During his period in Washington (remember Beasley’s posting was extended by the Abbott Government) he has worked closely with U.S. President Barack Obama to help promote TPP, both in the U.S. and here in Australia.
It has been said by some that President Obama would have difficulty in selling the idea of TPP to the U.S. Congress. ‘Selling’, in this context has a special meaning.
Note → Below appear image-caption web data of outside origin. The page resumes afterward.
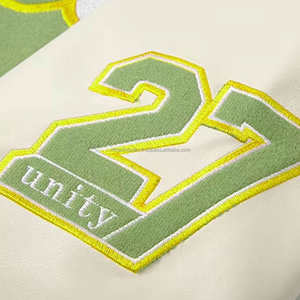 Veste universitaire slim fit pour homme de haute qualité, design élégant et tendance, vestes universitaires de basket-ball avec technique de broderie - Product Image 2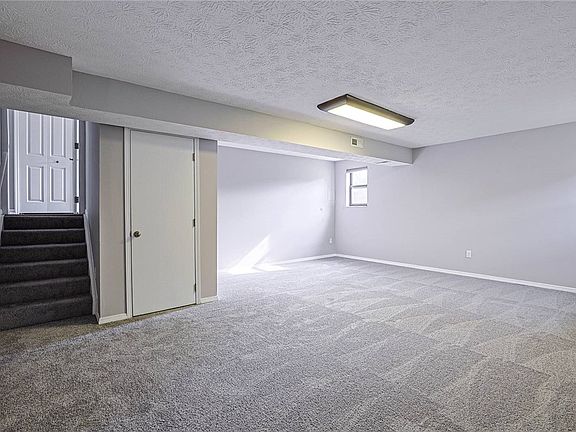 5th image of 695 Tealwood Dr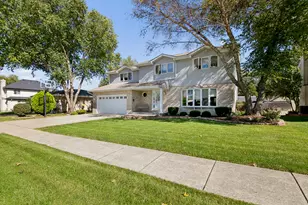 1163 Walter St, Lemont, IL 60439 - Photo 2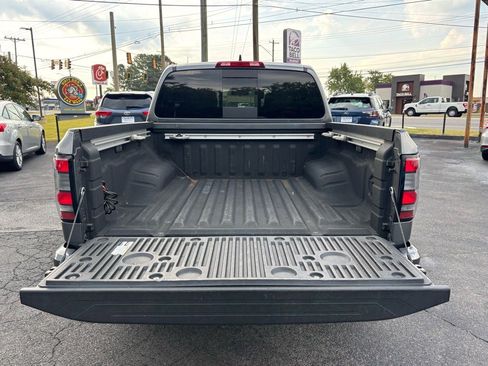 Used 2023 Nissan Frontier SV w/ SV Convenience Package image 12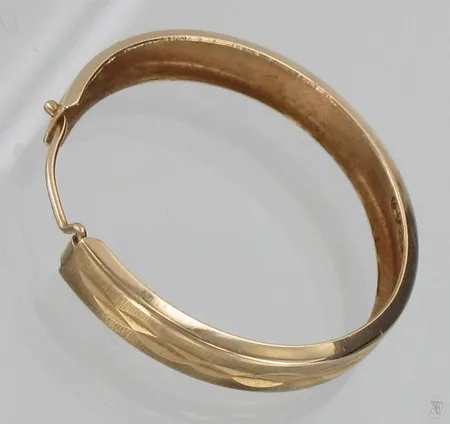 Korvarengas, Ø 28mm, 585, paino 1,8g Vikt: 1,8 g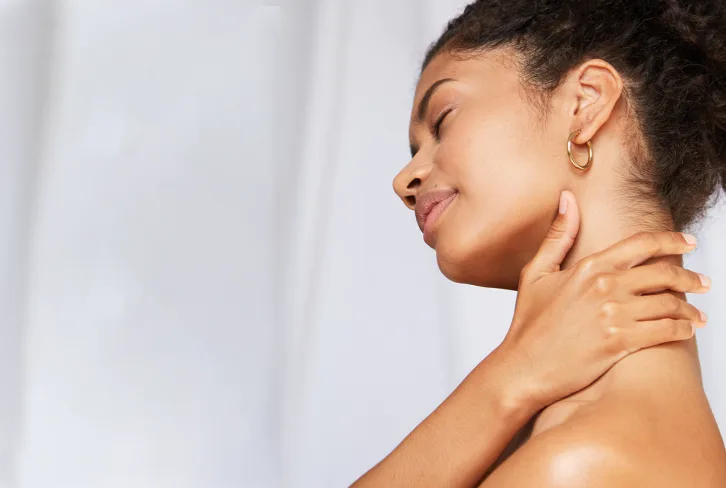   أنا'm A Lymphatic Massage Therapist: My 3 Tips To Lift & Tone The Neck Area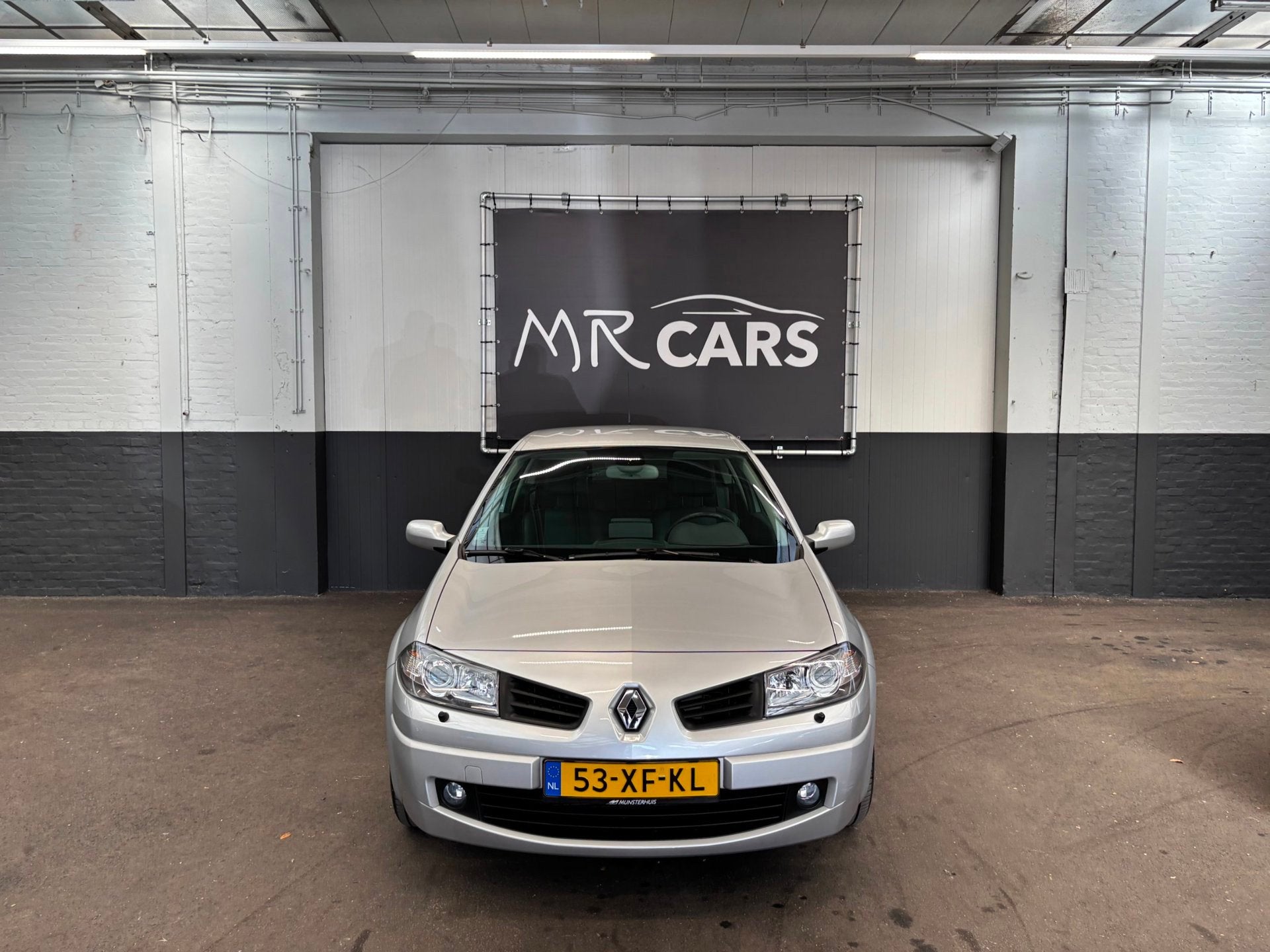 Renault Mégane 2.0-16V Tech Line Leder/Navi/Cruise control, Auto's, 135 pk, Gebruikt, Zwart, 4 cilinders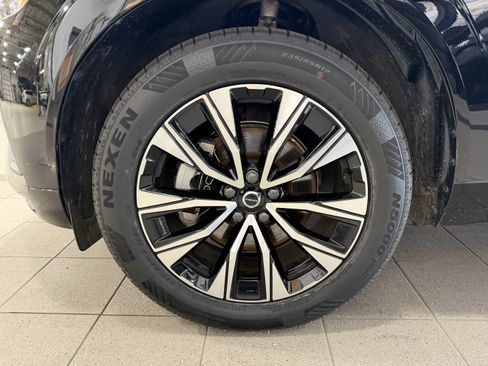 Used 2023 Volvo XC60 B5 Core w/ Climate Package AWD/4WD image 34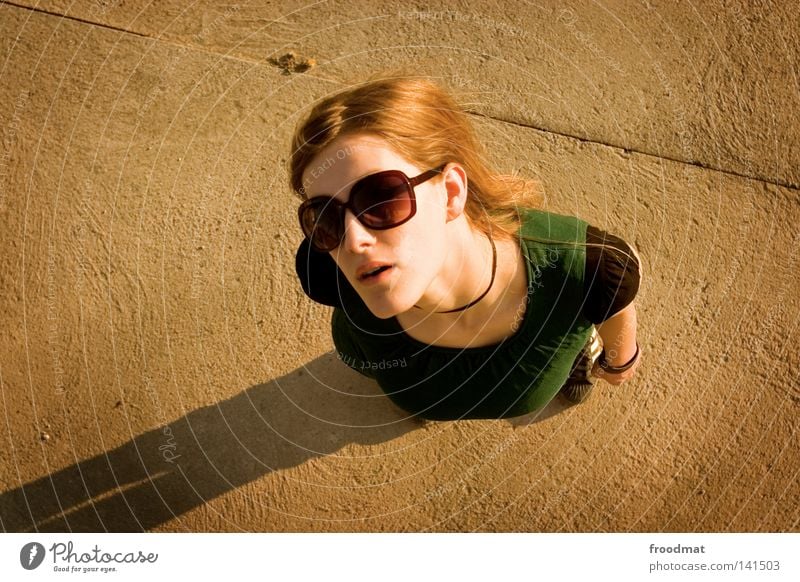 /oo Looking Sunglasses Shadow Woman Beautiful Cool (slang) Easygoing Style Summer Head Bird's-eye view Blonde Dress Green Brown Hot Physics Tar Small Large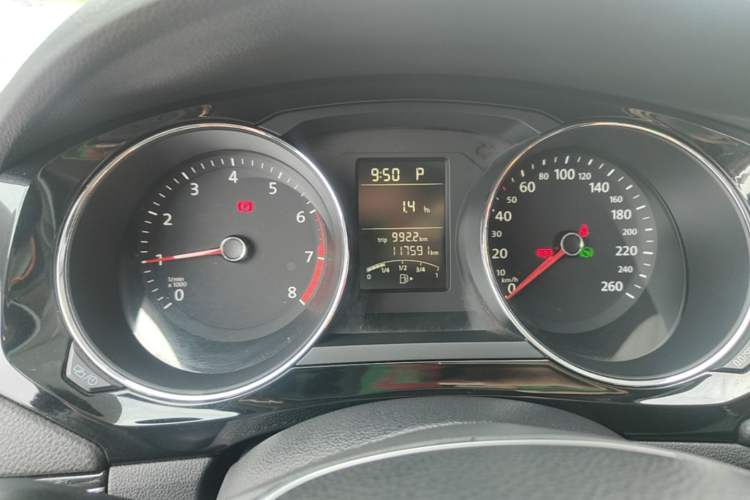 Used Volkswagen Sagitar 2015 1.6L Automatic Comfort Model Instrument Cluster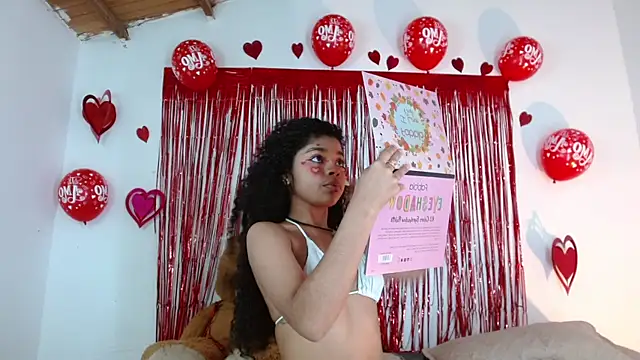 lucie petite online show from 02-13-25, 09:38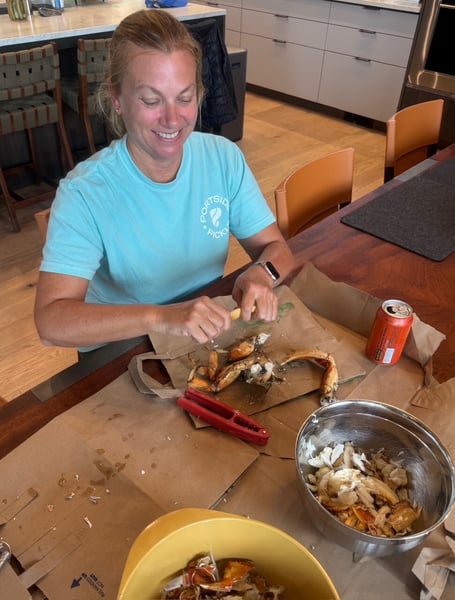 Cracking crab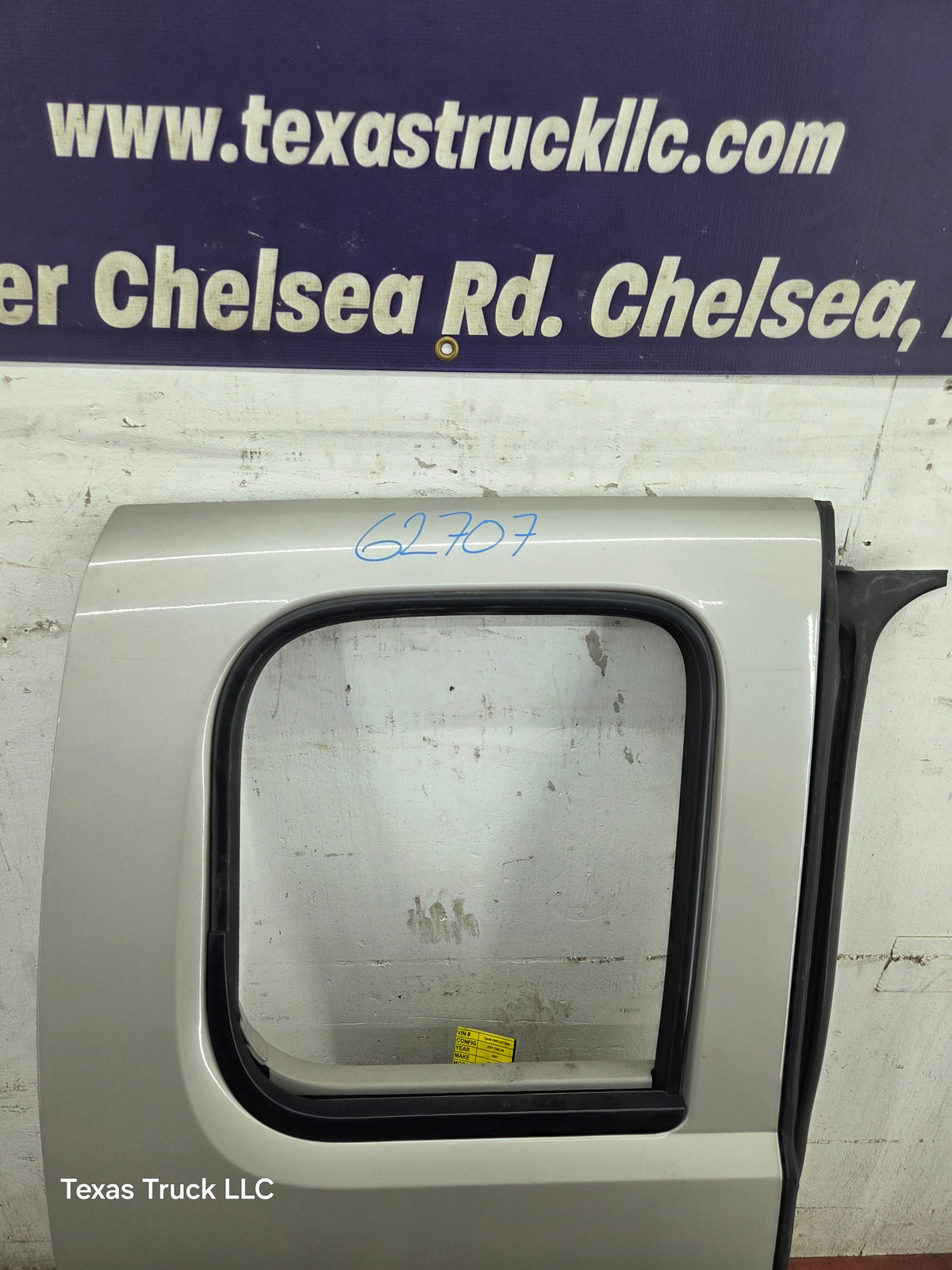 2007-2013 Chevrolet Silverado / GMC Sierra 1500 2500 3500 HD Passenger side Extended Cab RH Rear Door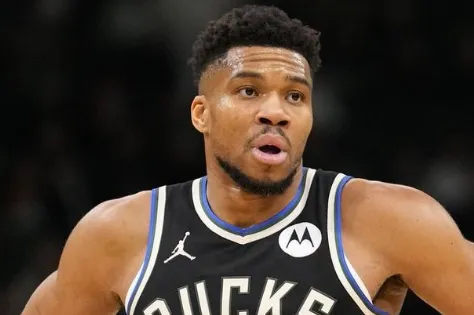 开云体育官方网址-美记:在阿德托昆博正式提出离队前,雄鹿都不会交易他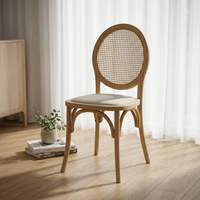 Chaise de salle à manger Louis en bois avec dossier en rotin vintage, empilable, pour banquets, événements, mariages et fêtes - Prix de gros MULIGNA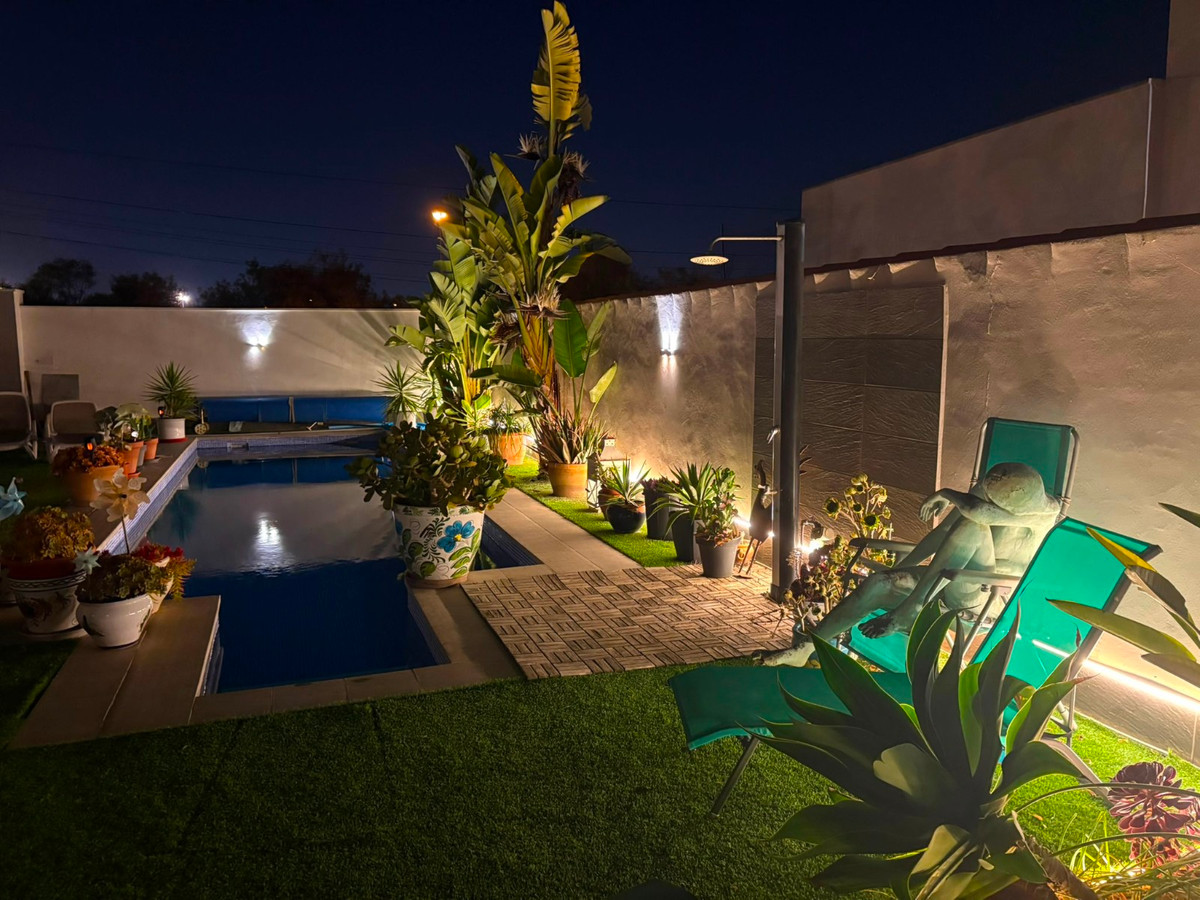2 Bed Townhouse for sale in Torrevieja Costa Blanca, Alicante, Spain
President Obama, alone among the leaders of the negotiating countries, is unable to sign off on an outcome to the negotiations on behalf of his country. His powers are heavily circumscribed. Before the U.S. President can agree to anything he must have a “negotiating mandate” from Congress.
This mandate is an important step. It means the President has Congress on side. It does not, however, mean that Congress agrees, in advance, that it will approve the negotiated outcome. But it does mean that if the outcome the President negotiates follows the negotiating mandate, then Congress’ power is limited to approving or rejecting the completed TPP as a whole. Congress will not have the privilege of rejecting parts and accepting others.
At this moment President Obama is seeking a negotiating mandate from Congress for a document which he judges is acceptable to all the other parties.
Much conventional wisdom speculates that the President will be denied a mandate. Republicans are assumed to so dislike the President they are of a mind to deny him anything he asks. Democrats are deeply suspicious of the TPP, which they see as some kind of agreement promoting more free trade. They believe that the U.S. has been badly served by free trade agreements.
All of this might make sense if this were an agreement of mere commercial significance. That, however, is not the case.
The TPP by its very name is establishing some kind of partnership with a reach across the Pacific; and its partners appear to have been handpicked. By design, the most important economy in the area, China, has not been invited to join.
In this context it should be noted that the U.S. is in a diplomatic and strategic arm-wrestle with China about who is to be the dominant Pacific power. And the same could be said in regard to the fraught relationship between China and Japan, which stretches back to before World War II.
These issues are of huge importance to the U.S. China has now surpassed the U.S. in economic power, and is determined to see that power reflected in its influence in the region.
This writer believes that the TPP is more about strategic interests and rising and declining power positions than about commercial relationships. In any case, these are adequately dealt with in other commercial diplomatic instruments.
In which case it is possible, even likely, that the things that unite Republicans and Democrats will, in the end, be important enough to override their obvious animosities. For this reason I am fairly confident that President Obama will get his mandate and the TPP will come into effect.
If that happens, and if its existence becomes yet another element in the mounting hostility between China and the U.S., then Australia will have joined a partnership which is likely to create tensions with our largest trading partner. Just how that might play out is impossible to anticipate.
Neither can we say how, for example, it might influence the ongoing health of our somewhat beleaguered iron ore exporters.
It could result in a cooling of the important commercial relationship which has been developed with China over the last 20 or so years. Without that our economy would not have been able to generate the prosperity we have all enjoyed over that time.
Colin Teese is a former deputy secretary of the Department of Trade.